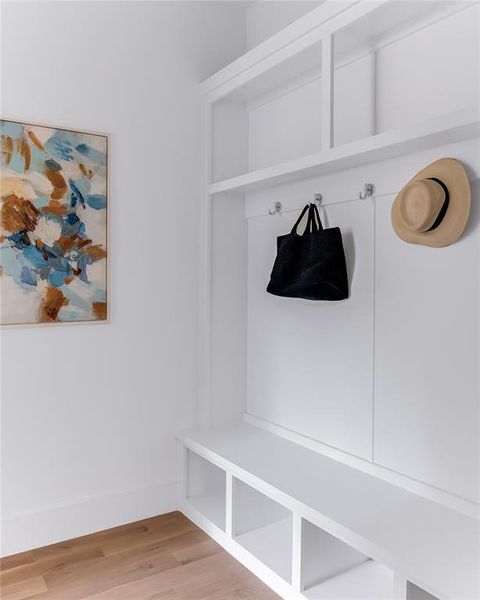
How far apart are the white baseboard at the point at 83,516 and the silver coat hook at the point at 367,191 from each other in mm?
1623

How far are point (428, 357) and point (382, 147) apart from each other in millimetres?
725

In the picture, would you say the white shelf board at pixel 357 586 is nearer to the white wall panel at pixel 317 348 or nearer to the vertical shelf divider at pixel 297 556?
the vertical shelf divider at pixel 297 556

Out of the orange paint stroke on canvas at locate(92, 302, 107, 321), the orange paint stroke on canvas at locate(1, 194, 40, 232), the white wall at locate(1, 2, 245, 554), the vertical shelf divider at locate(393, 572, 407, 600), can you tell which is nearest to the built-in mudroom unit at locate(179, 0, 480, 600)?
the vertical shelf divider at locate(393, 572, 407, 600)

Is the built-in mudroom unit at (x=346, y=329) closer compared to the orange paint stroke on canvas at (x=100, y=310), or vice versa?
the built-in mudroom unit at (x=346, y=329)

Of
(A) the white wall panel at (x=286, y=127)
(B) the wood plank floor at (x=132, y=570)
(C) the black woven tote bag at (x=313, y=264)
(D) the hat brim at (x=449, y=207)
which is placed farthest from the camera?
(A) the white wall panel at (x=286, y=127)

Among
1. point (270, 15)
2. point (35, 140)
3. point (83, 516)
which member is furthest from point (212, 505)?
point (270, 15)

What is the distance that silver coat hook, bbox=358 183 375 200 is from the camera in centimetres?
195

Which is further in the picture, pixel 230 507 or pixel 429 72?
pixel 230 507

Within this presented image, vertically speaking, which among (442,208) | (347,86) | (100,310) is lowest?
(100,310)

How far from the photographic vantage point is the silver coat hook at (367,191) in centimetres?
195

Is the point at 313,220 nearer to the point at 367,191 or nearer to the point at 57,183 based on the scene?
the point at 367,191

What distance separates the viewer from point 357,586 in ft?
5.97

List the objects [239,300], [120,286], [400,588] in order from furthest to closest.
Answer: [239,300] → [120,286] → [400,588]

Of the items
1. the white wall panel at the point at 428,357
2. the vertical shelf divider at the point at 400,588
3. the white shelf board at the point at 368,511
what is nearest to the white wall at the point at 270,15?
the white wall panel at the point at 428,357
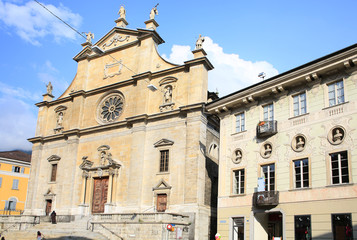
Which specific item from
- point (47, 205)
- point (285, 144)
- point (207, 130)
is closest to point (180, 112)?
point (207, 130)

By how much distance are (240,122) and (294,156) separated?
16.5ft

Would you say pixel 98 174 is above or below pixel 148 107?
below

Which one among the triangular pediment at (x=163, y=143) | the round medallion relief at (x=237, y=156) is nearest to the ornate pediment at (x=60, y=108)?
the triangular pediment at (x=163, y=143)

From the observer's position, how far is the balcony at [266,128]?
21406mm

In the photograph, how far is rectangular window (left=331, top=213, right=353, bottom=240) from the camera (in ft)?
55.4

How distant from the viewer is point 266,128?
2173 cm

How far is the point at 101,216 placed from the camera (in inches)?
1075

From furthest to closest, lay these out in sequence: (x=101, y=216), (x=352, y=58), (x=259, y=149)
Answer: (x=101, y=216), (x=259, y=149), (x=352, y=58)

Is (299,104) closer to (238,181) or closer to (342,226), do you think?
(238,181)

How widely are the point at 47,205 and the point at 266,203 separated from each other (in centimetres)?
2557

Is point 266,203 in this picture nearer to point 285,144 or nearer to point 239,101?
point 285,144

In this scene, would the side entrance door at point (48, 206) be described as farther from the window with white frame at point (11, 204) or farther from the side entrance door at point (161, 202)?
the window with white frame at point (11, 204)

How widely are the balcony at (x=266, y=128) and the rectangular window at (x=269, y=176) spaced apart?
1.82m

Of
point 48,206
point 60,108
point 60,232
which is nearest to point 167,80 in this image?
point 60,108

========================

Reproduce the entire listing above verbatim, omitting the pictures.

How far apart are the white baseboard at the point at 83,516 and the silver coat hook at the point at 367,191 from each other in mm?
1623

How far are point (428, 357) and point (382, 147) apart from each other in millimetres?
725

In the picture, would you say the white shelf board at pixel 357 586 is nearer to the white wall panel at pixel 317 348 or nearer to the vertical shelf divider at pixel 297 556?
the vertical shelf divider at pixel 297 556

Out of the orange paint stroke on canvas at locate(92, 302, 107, 321), the orange paint stroke on canvas at locate(1, 194, 40, 232), the white wall at locate(1, 2, 245, 554), the vertical shelf divider at locate(393, 572, 407, 600), can you tell which is nearest to the built-in mudroom unit at locate(179, 0, 480, 600)?
the vertical shelf divider at locate(393, 572, 407, 600)

Is the built-in mudroom unit at (x=346, y=329) closer compared to the orange paint stroke on canvas at (x=100, y=310), or vice versa?
the built-in mudroom unit at (x=346, y=329)

Of
(A) the white wall panel at (x=286, y=127)
(B) the wood plank floor at (x=132, y=570)
(C) the black woven tote bag at (x=313, y=264)
(D) the hat brim at (x=449, y=207)
which is placed farthest from the camera?
(A) the white wall panel at (x=286, y=127)

Among
1. point (270, 15)
2. point (35, 140)
3. point (83, 516)
which member is furthest from point (212, 505)?
point (270, 15)

What is the distance that silver coat hook, bbox=358 183 375 200 is from the camera in centimetres?
195

Which is further in the picture, pixel 230 507 or pixel 429 72?
pixel 230 507

Within this presented image, vertically speaking, which among (442,208) | (347,86) | (100,310) is lowest?
(100,310)

How far from the photographic vantage point is the silver coat hook at (367,191) in centimetres?
195

Is the point at 313,220 nearer to the point at 367,191 or nearer to the point at 57,183 based on the scene?
the point at 367,191

What distance separates the viewer from point 357,586 in ft?
5.97

List the objects [239,300], [120,286], [400,588] in order from furthest to closest.
Answer: [239,300] → [120,286] → [400,588]

Of the items
1. the white wall panel at the point at 428,357
2. the vertical shelf divider at the point at 400,588
3. the white shelf board at the point at 368,511
what is nearest to the white wall at the point at 270,15?
the white wall panel at the point at 428,357
Which specific item from
- point (47, 205)
- point (285, 144)
- point (207, 130)
is closest to point (180, 112)?
point (207, 130)

By how much distance are (240,122) and (294,156) separated?
16.5ft

Would you say pixel 98 174 is above or below pixel 148 107?
below

Which one among the triangular pediment at (x=163, y=143) | the round medallion relief at (x=237, y=156) is nearest to the ornate pediment at (x=60, y=108)?
the triangular pediment at (x=163, y=143)

From the observer's position, how far is the balcony at [266,128]?
21406mm

In the photograph, how far is rectangular window (left=331, top=213, right=353, bottom=240) from the camera (in ft)?
55.4

How distant from the viewer is point 266,128?
2173 cm

How far is the point at 101,216 placed from the camera (in inches)?
1075

From furthest to closest, lay these out in sequence: (x=101, y=216), (x=352, y=58), (x=259, y=149)
Answer: (x=101, y=216), (x=259, y=149), (x=352, y=58)

Is (299,104) closer to (238,181) or closer to (342,226), do you think?
(238,181)

How widely are the point at 47,205 and the point at 266,203 separated from each other (in centimetres)?
2557

Is point 266,203 in this picture nearer to point 285,144 or nearer to point 239,101?
point 285,144

In this scene, would the side entrance door at point (48, 206) be described as farther from the window with white frame at point (11, 204) or farther from the side entrance door at point (161, 202)?
the window with white frame at point (11, 204)

How widely are the balcony at (x=266, y=128) and the rectangular window at (x=269, y=176) spaced apart?
1.82m

Of
point 48,206
point 60,108
point 60,232
which is nearest to point 167,80 in this image?
point 60,108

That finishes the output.